'''
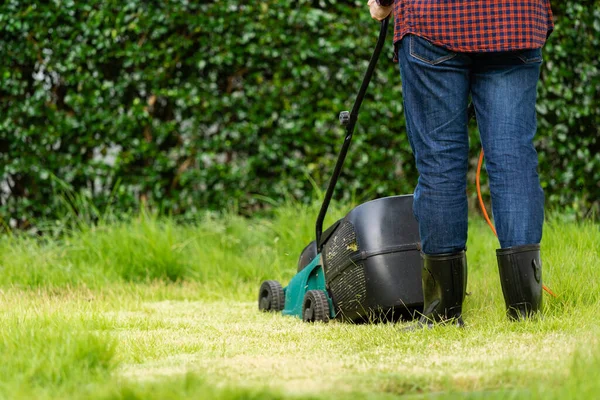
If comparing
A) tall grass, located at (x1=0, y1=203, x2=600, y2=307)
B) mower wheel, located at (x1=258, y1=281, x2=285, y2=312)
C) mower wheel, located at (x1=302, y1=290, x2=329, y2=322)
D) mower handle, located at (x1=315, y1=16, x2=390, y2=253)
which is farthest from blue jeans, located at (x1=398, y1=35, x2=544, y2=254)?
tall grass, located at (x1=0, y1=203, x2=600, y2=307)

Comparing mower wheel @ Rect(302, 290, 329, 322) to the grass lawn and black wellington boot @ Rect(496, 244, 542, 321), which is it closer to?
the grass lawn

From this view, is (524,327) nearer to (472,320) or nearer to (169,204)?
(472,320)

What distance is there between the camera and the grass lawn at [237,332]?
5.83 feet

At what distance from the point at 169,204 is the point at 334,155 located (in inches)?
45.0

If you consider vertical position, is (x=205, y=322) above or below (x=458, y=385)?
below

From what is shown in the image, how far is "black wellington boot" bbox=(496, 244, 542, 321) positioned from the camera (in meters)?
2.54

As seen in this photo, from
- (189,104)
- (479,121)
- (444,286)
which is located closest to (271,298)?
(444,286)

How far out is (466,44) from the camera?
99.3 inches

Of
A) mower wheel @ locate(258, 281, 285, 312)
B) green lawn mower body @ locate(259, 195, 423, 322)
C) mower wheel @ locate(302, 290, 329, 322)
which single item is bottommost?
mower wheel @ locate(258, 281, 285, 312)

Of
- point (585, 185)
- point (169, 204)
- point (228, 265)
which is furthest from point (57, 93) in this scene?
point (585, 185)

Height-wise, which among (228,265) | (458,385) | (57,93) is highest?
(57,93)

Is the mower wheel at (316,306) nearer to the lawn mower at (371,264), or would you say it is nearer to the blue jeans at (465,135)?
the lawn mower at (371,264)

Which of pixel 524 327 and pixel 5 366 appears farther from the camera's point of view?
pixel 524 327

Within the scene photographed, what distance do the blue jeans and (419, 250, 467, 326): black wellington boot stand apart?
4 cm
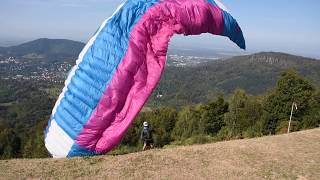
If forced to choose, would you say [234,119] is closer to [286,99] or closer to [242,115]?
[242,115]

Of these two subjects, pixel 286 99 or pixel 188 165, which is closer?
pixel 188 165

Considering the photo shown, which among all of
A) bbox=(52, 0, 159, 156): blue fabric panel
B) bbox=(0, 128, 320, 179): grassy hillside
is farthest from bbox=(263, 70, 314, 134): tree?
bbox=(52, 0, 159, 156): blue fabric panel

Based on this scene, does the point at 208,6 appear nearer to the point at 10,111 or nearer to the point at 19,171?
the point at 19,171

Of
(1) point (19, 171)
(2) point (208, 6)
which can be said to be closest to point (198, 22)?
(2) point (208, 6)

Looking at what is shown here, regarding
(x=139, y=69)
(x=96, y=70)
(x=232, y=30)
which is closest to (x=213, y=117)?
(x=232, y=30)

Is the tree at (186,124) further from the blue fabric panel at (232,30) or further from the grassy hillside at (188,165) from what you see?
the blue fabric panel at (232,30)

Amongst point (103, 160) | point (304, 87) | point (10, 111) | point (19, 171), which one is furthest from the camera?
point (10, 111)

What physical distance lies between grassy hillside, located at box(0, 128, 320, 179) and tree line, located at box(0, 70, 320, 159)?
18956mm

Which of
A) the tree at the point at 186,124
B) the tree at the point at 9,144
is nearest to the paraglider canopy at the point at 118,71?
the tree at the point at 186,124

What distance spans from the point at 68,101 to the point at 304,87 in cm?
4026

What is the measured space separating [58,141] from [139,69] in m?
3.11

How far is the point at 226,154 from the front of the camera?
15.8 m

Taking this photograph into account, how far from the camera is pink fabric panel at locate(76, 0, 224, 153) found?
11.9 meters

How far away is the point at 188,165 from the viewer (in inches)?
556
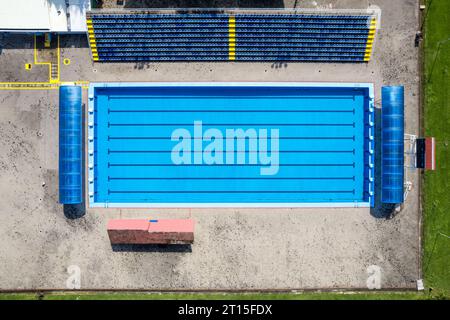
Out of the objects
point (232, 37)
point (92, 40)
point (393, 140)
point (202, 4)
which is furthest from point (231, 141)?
'''
The problem ▸
Can you copy the whole listing above word for word, leaving out the pictures?

Exercise answer ▸
If comparing
A) tall grass, located at (x1=0, y1=203, x2=600, y2=307)
B) mower wheel, located at (x1=258, y1=281, x2=285, y2=312)
C) mower wheel, located at (x1=302, y1=290, x2=329, y2=322)
D) mower handle, located at (x1=315, y1=16, x2=390, y2=253)
which is farthest from blue jeans, located at (x1=398, y1=35, x2=544, y2=254)?
tall grass, located at (x1=0, y1=203, x2=600, y2=307)

Comparing mower wheel @ Rect(302, 290, 329, 322) to the grass lawn and black wellington boot @ Rect(496, 244, 542, 321), which is it closer to?
the grass lawn

From this view, is (524,327) nearer to (472,320) or nearer to (169,204)?
(472,320)

What distance is there between the camera and the grass lawn at [237,332]?
5.83 feet

At what distance from the point at 169,204 is the point at 334,155 located (in inches)?
45.0

If you consider vertical position, is (x=205, y=322) above or below (x=458, y=385)?
below

From what is shown in the image, how far is "black wellington boot" bbox=(496, 244, 542, 321) positioned from the camera (in meters)?
2.54

As seen in this photo, from
- (189,104)
- (479,121)
- (444,286)
which is located closest to (271,298)?
(444,286)

How far out is (466,44) from the camera?
99.3 inches

Of
A) mower wheel @ locate(258, 281, 285, 312)
B) green lawn mower body @ locate(259, 195, 423, 322)
C) mower wheel @ locate(302, 290, 329, 322)
which single item is bottommost?
mower wheel @ locate(258, 281, 285, 312)

Of
- point (585, 185)
- point (169, 204)
- point (228, 265)
which is furthest from point (57, 93) in this scene?
point (585, 185)

Height-wise, which among (228,265) | (458,385) | (57,93) is highest?
(57,93)

Is the mower wheel at (316,306) nearer to the lawn mower at (371,264), or would you say it is nearer to the blue jeans at (465,135)?
the lawn mower at (371,264)

Which of pixel 524 327 and pixel 5 366 appears farther from the camera's point of view?
pixel 524 327

Within the scene photographed, what distance do the blue jeans and (419, 250, 467, 326): black wellington boot stand apart?
4 cm
If forced to choose, would you say [234,119] is closer to [286,99] or closer to [242,115]?
[242,115]

Of these two subjects, pixel 286 99 or pixel 188 165, which is closer?
pixel 188 165

Considering the photo shown, which among all of
A) bbox=(52, 0, 159, 156): blue fabric panel
B) bbox=(0, 128, 320, 179): grassy hillside
is farthest from bbox=(263, 70, 314, 134): tree?
bbox=(52, 0, 159, 156): blue fabric panel

Based on this scene, does the point at 208,6 appear nearer to the point at 10,111 or nearer to the point at 19,171?
the point at 19,171

Of
(1) point (19, 171)
(2) point (208, 6)
which can be said to be closest to point (198, 22)?
(2) point (208, 6)

Looking at what is shown here, regarding
(x=139, y=69)
(x=96, y=70)
(x=232, y=30)
which is closest to (x=213, y=117)?
(x=232, y=30)

Is the tree at (186,124) further from the blue fabric panel at (232,30) or further from the grassy hillside at (188,165) from what you see?
the blue fabric panel at (232,30)

Amongst point (103, 160) | point (304, 87) | point (10, 111) | point (19, 171), which one is furthest from the camera?
point (10, 111)

What physical distance lies between grassy hillside, located at box(0, 128, 320, 179) and tree line, located at box(0, 70, 320, 159)?
18956mm

Which of
A) the tree at the point at 186,124
B) the tree at the point at 9,144
is nearest to the paraglider canopy at the point at 118,71?
the tree at the point at 186,124

What distance spans from the point at 68,101 to the point at 304,87 in cm?
4026

What is the measured space separating [58,141] from [139,69] in m?
3.11

How far is the point at 226,154 from the front of the camera?
15.8 m

Taking this photograph into account, how far from the camera is pink fabric panel at locate(76, 0, 224, 153) found?
11.9 meters

How far away is the point at 188,165 from the viewer (in inches)?
556
Out of the objects
point (232, 37)
point (92, 40)
point (393, 140)
point (202, 4)
which is furthest from point (231, 141)?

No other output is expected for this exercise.